RAMCloud employs randomized techniques to manage the system in a scalable and decentralized fashion. In a 60-node cluster, RAMCloud recovers 35 GB of data from a failed server in 1.6 seconds. Our measurements suggest that the approach will scale to recover larger memory sizes (64 GB or more) in less time with larger clusters.

基本思路

RAMCloud的数据持久化备份子啊磁盘上面的，要向在1-2秒的时间将及时GB的数据一下子恢复到内存里面，这里使用的部分就是利用大规模的资源。可以简单的理解为将数据分散保存在非常多的磁盘上面，如何在恢复的时候并发的读取这些磁盘上面备份的数据，这样就可以实现在极短的时间内将数据取回。比如，同时使用1000个磁盘，这样64GB的数据大概就会被分为64MB的小部分，以现在的HHD大约100- 200MB/s的顺序读取速度，就可以在1s内将这些数据读取到内存里面，然后在将这些数据恢复成所需要的格式，就可以做大在就可以做到恢复 64GB的数据的时间为 1-2s。

fast-recovery

前面说了这个操作的基本原理，但是这里仅仅是使用成百上千的磁盘是不够的，还要其它方面技术的支持。如上面的图所示，图b中使用了1000个的磁盘，但是只有一个单一的Recovery Master，这样恢复的时间既收到网络带宽的限制，又收到单一结点数据处理能力的限制。

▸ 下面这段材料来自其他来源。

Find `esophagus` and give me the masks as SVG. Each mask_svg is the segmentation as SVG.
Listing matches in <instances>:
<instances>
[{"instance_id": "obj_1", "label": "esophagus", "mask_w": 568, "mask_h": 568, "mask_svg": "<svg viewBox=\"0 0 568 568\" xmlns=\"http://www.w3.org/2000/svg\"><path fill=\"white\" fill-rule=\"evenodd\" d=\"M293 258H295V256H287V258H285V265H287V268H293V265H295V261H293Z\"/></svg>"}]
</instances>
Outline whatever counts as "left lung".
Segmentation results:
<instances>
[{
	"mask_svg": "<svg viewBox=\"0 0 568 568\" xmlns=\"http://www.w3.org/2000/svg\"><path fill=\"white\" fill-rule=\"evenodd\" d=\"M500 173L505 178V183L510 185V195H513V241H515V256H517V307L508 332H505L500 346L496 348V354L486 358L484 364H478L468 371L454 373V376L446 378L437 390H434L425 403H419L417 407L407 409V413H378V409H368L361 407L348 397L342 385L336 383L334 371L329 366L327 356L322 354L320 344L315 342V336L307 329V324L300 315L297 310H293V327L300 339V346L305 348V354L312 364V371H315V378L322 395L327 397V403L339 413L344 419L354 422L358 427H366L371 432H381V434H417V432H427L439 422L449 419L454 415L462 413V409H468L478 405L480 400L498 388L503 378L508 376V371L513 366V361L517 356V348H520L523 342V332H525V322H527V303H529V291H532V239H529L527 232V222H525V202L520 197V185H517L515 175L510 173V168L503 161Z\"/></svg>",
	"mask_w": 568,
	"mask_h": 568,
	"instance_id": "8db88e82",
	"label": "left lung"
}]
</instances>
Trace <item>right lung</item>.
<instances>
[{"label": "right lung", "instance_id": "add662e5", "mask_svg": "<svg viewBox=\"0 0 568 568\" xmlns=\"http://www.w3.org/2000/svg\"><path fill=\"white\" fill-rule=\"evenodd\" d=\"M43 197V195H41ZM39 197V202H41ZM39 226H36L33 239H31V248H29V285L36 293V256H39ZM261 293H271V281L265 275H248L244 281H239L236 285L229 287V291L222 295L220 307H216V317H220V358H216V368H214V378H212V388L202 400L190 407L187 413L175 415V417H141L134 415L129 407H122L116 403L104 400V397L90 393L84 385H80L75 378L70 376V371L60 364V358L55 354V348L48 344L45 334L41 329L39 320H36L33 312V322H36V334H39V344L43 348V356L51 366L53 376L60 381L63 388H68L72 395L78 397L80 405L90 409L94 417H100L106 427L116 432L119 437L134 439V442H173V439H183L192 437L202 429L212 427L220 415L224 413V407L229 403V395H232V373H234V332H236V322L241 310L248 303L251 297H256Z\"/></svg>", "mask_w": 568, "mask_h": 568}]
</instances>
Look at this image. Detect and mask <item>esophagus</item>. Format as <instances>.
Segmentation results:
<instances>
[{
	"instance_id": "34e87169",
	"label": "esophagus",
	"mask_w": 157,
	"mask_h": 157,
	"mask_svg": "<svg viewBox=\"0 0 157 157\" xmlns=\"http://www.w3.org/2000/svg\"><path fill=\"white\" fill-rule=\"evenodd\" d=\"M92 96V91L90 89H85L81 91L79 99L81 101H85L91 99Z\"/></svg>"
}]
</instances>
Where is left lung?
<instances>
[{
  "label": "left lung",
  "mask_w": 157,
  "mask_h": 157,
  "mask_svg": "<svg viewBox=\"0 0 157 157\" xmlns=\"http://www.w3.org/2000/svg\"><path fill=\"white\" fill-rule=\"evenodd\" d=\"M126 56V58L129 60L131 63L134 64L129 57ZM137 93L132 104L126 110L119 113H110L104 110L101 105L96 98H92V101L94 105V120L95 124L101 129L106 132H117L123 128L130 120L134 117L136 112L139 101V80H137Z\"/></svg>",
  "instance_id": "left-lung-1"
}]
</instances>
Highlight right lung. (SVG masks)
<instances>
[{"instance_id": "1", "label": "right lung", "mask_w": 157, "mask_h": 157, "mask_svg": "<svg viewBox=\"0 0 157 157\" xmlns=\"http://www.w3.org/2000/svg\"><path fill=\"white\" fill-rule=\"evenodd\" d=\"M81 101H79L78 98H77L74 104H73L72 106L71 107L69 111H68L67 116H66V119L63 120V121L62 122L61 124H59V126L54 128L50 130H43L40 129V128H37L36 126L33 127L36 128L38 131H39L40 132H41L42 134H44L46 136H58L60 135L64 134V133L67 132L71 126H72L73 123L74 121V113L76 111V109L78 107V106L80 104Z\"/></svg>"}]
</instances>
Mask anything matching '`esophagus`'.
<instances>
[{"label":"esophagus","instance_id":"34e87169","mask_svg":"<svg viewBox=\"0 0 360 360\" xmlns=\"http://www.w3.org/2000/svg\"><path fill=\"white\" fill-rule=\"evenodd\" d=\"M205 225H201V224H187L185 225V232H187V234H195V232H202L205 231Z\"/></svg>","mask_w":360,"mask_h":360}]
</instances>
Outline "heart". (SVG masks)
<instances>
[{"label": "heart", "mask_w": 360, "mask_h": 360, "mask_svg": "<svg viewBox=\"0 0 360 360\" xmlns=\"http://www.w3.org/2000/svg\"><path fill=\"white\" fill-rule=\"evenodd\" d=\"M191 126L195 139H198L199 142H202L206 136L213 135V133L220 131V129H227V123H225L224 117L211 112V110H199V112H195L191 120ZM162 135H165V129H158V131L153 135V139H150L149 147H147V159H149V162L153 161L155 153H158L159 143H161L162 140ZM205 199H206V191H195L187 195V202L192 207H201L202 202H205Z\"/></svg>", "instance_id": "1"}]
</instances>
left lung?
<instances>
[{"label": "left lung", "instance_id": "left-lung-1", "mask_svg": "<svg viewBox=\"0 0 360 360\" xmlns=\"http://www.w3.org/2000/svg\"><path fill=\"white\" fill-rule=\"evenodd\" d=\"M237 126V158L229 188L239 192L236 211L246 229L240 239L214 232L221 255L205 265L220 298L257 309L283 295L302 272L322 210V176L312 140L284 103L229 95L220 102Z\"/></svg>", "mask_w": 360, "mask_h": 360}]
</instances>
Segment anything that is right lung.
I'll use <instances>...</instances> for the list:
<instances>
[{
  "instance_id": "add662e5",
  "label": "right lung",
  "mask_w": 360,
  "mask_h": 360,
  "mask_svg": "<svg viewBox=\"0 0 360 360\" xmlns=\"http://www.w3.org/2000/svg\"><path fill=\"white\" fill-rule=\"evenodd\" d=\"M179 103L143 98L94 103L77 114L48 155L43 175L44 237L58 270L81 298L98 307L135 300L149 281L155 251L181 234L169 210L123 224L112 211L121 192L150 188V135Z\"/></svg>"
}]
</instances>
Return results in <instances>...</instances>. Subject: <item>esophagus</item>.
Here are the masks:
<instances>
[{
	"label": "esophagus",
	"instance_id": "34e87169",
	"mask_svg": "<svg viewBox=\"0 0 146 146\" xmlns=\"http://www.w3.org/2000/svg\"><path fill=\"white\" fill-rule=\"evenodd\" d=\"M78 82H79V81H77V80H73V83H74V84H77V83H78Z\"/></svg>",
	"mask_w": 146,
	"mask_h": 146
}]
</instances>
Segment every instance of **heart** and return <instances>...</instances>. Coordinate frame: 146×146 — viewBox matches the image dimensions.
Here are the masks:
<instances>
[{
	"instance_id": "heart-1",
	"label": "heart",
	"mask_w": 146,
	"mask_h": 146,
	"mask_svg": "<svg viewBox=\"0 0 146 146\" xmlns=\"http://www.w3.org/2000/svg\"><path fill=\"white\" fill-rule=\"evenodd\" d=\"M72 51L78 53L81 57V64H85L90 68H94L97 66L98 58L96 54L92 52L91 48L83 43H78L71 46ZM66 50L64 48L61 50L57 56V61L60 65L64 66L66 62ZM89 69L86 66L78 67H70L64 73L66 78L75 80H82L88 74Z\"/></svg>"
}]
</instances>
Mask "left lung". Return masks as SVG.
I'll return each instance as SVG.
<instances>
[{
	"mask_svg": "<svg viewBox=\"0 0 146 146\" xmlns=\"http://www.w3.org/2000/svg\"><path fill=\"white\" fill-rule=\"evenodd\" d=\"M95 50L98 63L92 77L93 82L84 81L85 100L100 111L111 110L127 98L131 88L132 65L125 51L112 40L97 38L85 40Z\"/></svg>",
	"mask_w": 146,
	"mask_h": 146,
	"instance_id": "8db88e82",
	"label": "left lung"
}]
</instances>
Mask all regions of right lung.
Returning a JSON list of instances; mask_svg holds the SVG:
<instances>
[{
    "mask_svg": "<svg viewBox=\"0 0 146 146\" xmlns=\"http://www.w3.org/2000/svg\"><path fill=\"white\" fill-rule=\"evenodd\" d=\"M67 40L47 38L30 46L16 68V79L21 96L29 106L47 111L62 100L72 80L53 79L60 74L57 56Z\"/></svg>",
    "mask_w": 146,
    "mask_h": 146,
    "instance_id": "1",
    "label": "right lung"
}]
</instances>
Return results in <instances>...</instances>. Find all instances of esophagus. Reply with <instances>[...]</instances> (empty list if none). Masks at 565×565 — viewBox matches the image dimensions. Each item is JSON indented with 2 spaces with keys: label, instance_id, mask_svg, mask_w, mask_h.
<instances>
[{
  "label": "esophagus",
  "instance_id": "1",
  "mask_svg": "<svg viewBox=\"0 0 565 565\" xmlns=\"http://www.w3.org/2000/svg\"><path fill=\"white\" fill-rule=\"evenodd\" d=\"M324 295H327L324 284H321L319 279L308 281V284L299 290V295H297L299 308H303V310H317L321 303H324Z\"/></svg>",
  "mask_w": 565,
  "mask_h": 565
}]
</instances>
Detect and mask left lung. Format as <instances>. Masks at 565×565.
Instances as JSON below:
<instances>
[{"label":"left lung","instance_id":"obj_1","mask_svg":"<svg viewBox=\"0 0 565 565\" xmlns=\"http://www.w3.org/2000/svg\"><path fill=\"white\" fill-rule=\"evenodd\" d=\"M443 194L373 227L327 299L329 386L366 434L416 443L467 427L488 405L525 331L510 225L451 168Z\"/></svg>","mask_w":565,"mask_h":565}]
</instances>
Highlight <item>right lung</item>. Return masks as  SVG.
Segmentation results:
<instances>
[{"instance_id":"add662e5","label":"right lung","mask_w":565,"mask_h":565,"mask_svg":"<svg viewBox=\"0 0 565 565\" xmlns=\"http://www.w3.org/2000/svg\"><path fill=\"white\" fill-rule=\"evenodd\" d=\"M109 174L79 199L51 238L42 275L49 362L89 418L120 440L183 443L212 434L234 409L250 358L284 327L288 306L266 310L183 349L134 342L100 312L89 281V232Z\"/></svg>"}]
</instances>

所以RAMCloud这里使用了多个的Recovery Master。这个时候，数据会被分为大致相等的数据分片，每个数据分片交给一个Recovery Master来处理，100个左右的Recovery Master就可以满足在1-2s内恢复64GB数据的要求。可以说这里的做法就是堆机器解决问题，通过堆硬件资源来解决磁盘、网络和CPU的瓶颈，只要数据分区做得好，能做到这样的效果还是很显然的，

Thus, the overall approach to recovery in RAMCloud is to com-bine the disk bandwidth, network bandwidth, and CPU cycles of thousands of backups and hundreds of recovery masters. The sub- sections below describe how RAMCloud divides its work among all of these resources and how it coordinates the resources to re- cover in 1-2 seconds.

Scattering Log Segments

如何将这些数据分散保存到成百上千的磁盘上面是要解决的第一个问题(这里将其叫做segment)，这里要考虑到一下的问题：

一个segment的master和backup要分布在不同的机柜之上，避免一个机柜的故障导致这个分片不可用；
要考虑到不同的机器的不同的磁盘带宽、网络带宽等的因素；
要避免backup过高的负载，因为masters一些操作都是同时进行的；
存储服务器可能连续地被添加or移除，这个可能造成semgent的分布不均匀；

在哪里放置一个segment可以使用一个中心的协调者，但是这个的缺点就是可拓展性方面的问题，比如10000个结点(…..可怕)可能在1s之内备份100,000个或者更多的segment，这样的操作强度会给这个协调者很大的压力。这里RAMCloud使用的方法是去中心话的方法，由每一个Master自己决定一个segment应该放在哪一个位置，使用了一种随机话的加上优化调整的方法。它首先会在备份的结点中随机地挑选若干个，然后总这些随机挑选的中间选择最合适的一个。这里要考到的因素包括已经分配给这个备份结点的segment数量，已经这个结点能够提供的各种资源的情况，这里不会选择同一个机柜上面的机器，一个备份结点的负载已经太高的话也会拒绝Master的请求，这样的话Master只能挑选其它的备份结点，

 The best backup is the one that can read its share of the master’s segment replicas most quickly from disk during recovery. A backup is rejected if it is in the same rack as the master or any other replica for the current segment.  Once a backup has been selected, the master contacts that backup to reserve space for the segment. At this point the backup can reject the request if it is overloaded, in which case the master selects another candidate.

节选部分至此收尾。